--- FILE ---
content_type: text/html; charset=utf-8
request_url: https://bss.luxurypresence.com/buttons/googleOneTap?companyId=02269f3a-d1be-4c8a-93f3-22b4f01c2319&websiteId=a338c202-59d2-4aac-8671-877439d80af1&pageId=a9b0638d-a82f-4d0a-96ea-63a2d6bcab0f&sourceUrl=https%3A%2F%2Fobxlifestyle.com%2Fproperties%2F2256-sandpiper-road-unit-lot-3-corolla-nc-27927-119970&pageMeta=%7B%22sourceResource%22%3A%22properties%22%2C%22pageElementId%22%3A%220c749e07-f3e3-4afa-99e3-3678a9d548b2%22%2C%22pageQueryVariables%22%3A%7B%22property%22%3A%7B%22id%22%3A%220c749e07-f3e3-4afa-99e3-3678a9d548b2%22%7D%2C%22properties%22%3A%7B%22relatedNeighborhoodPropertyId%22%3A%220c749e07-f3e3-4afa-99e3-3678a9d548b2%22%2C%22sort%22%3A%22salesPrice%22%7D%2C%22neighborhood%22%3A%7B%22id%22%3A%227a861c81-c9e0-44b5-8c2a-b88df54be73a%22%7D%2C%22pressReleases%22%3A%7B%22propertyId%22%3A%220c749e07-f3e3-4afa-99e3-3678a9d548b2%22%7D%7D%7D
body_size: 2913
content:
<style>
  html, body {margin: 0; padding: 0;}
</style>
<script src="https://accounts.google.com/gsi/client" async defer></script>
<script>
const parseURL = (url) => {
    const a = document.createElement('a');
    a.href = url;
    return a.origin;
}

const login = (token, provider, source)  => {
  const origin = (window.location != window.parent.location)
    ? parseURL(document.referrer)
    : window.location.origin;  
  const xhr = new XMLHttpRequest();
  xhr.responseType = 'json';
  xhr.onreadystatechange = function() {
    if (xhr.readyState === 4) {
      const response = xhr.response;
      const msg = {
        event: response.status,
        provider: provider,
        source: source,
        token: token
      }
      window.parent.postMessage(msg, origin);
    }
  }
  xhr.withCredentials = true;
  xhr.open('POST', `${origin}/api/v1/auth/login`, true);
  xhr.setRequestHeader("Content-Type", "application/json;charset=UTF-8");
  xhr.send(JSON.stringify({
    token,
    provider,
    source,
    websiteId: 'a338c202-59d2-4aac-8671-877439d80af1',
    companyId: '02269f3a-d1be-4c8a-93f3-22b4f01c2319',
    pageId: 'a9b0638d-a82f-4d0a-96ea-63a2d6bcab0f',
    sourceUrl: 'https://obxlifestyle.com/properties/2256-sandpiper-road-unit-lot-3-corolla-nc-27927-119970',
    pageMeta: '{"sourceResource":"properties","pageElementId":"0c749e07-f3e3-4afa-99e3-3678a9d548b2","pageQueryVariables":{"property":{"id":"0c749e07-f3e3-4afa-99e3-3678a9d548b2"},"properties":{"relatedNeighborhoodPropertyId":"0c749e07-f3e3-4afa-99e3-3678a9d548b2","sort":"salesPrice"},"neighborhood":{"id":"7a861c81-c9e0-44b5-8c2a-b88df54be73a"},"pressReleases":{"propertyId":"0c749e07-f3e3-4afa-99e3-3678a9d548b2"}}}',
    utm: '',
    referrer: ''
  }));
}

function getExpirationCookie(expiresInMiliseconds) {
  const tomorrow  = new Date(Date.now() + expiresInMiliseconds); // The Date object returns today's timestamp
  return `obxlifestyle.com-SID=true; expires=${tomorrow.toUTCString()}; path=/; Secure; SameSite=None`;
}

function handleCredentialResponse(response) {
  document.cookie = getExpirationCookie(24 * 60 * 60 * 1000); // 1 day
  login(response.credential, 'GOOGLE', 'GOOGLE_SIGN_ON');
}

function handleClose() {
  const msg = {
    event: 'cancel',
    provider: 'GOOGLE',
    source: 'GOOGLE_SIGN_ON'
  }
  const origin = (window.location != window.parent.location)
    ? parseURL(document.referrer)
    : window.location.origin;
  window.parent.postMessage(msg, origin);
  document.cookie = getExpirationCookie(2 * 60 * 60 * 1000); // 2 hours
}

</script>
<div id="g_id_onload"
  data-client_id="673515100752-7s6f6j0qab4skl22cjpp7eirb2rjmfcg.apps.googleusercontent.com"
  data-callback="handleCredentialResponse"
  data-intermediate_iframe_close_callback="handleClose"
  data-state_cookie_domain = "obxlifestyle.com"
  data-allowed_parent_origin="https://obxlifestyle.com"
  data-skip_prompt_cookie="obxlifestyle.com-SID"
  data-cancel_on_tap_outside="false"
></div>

### WHAT TO PRODUCE
Could you copy out the data in full, exactly as it is written?

### RESPONSE BELOW
--- FILE ---
content_type: text/html; charset=utf-8
request_url: https://bss.luxurypresence.com/buttons/googleOneTap?companyId=02269f3a-d1be-4c8a-93f3-22b4f01c2319&websiteId=a338c202-59d2-4aac-8671-877439d80af1&pageId=a9b0638d-a82f-4d0a-96ea-63a2d6bcab0f&sourceUrl=https%3A%2F%2Fobxlifestyle.com%2Fproperties%2F2256-sandpiper-road-unit-lot-3-corolla-nc-27927-119970&pageMeta=%7B%22sourceResource%22%3A%22properties%22%2C%22pageElementId%22%3A%220c749e07-f3e3-4afa-99e3-3678a9d548b2%22%2C%22pageQueryVariables%22%3A%7B%22property%22%3A%7B%22id%22%3A%220c749e07-f3e3-4afa-99e3-3678a9d548b2%22%7D%2C%22properties%22%3A%7B%22relatedNeighborhoodPropertyId%22%3A%220c749e07-f3e3-4afa-99e3-3678a9d548b2%22%2C%22sort%22%3A%22salesPrice%22%7D%2C%22neighborhood%22%3A%7B%22id%22%3A%227a861c81-c9e0-44b5-8c2a-b88df54be73a%22%7D%2C%22pressReleases%22%3A%7B%22propertyId%22%3A%220c749e07-f3e3-4afa-99e3-3678a9d548b2%22%7D%7D%7D
body_size: 2913
content:
<style>
  html, body {margin: 0; padding: 0;}
</style>
<script src="https://accounts.google.com/gsi/client" async defer></script>
<script>
const parseURL = (url) => {
    const a = document.createElement('a');
    a.href = url;
    return a.origin;
}

const login = (token, provider, source)  => {
  const origin = (window.location != window.parent.location)
    ? parseURL(document.referrer)
    : window.location.origin;  
  const xhr = new XMLHttpRequest();
  xhr.responseType = 'json';
  xhr.onreadystatechange = function() {
    if (xhr.readyState === 4) {
      const response = xhr.response;
      const msg = {
        event: response.status,
        provider: provider,
        source: source,
        token: token
      }
      window.parent.postMessage(msg, origin);
    }
  }
  xhr.withCredentials = true;
  xhr.open('POST', `${origin}/api/v1/auth/login`, true);
  xhr.setRequestHeader("Content-Type", "application/json;charset=UTF-8");
  xhr.send(JSON.stringify({
    token,
    provider,
    source,
    websiteId: 'a338c202-59d2-4aac-8671-877439d80af1',
    companyId: '02269f3a-d1be-4c8a-93f3-22b4f01c2319',
    pageId: 'a9b0638d-a82f-4d0a-96ea-63a2d6bcab0f',
    sourceUrl: 'https://obxlifestyle.com/properties/2256-sandpiper-road-unit-lot-3-corolla-nc-27927-119970',
    pageMeta: '{"sourceResource":"properties","pageElementId":"0c749e07-f3e3-4afa-99e3-3678a9d548b2","pageQueryVariables":{"property":{"id":"0c749e07-f3e3-4afa-99e3-3678a9d548b2"},"properties":{"relatedNeighborhoodPropertyId":"0c749e07-f3e3-4afa-99e3-3678a9d548b2","sort":"salesPrice"},"neighborhood":{"id":"7a861c81-c9e0-44b5-8c2a-b88df54be73a"},"pressReleases":{"propertyId":"0c749e07-f3e3-4afa-99e3-3678a9d548b2"}}}',
    utm: '',
    referrer: ''
  }));
}

function getExpirationCookie(expiresInMiliseconds) {
  const tomorrow  = new Date(Date.now() + expiresInMiliseconds); // The Date object returns today's timestamp
  return `obxlifestyle.com-SID=true; expires=${tomorrow.toUTCString()}; path=/; Secure; SameSite=None`;
}

function handleCredentialResponse(response) {
  document.cookie = getExpirationCookie(24 * 60 * 60 * 1000); // 1 day
  login(response.credential, 'GOOGLE', 'GOOGLE_SIGN_ON');
}

function handleClose() {
  const msg = {
    event: 'cancel',
    provider: 'GOOGLE',
    source: 'GOOGLE_SIGN_ON'
  }
  const origin = (window.location != window.parent.location)
    ? parseURL(document.referrer)
    : window.location.origin;
  window.parent.postMessage(msg, origin);
  document.cookie = getExpirationCookie(2 * 60 * 60 * 1000); // 2 hours
}

</script>
<div id="g_id_onload"
  data-client_id="673515100752-7s6f6j0qab4skl22cjpp7eirb2rjmfcg.apps.googleusercontent.com"
  data-callback="handleCredentialResponse"
  data-intermediate_iframe_close_callback="handleClose"
  data-state_cookie_domain = "obxlifestyle.com"
  data-allowed_parent_origin="https://obxlifestyle.com"
  data-skip_prompt_cookie="obxlifestyle.com-SID"
  data-cancel_on_tap_outside="false"
></div>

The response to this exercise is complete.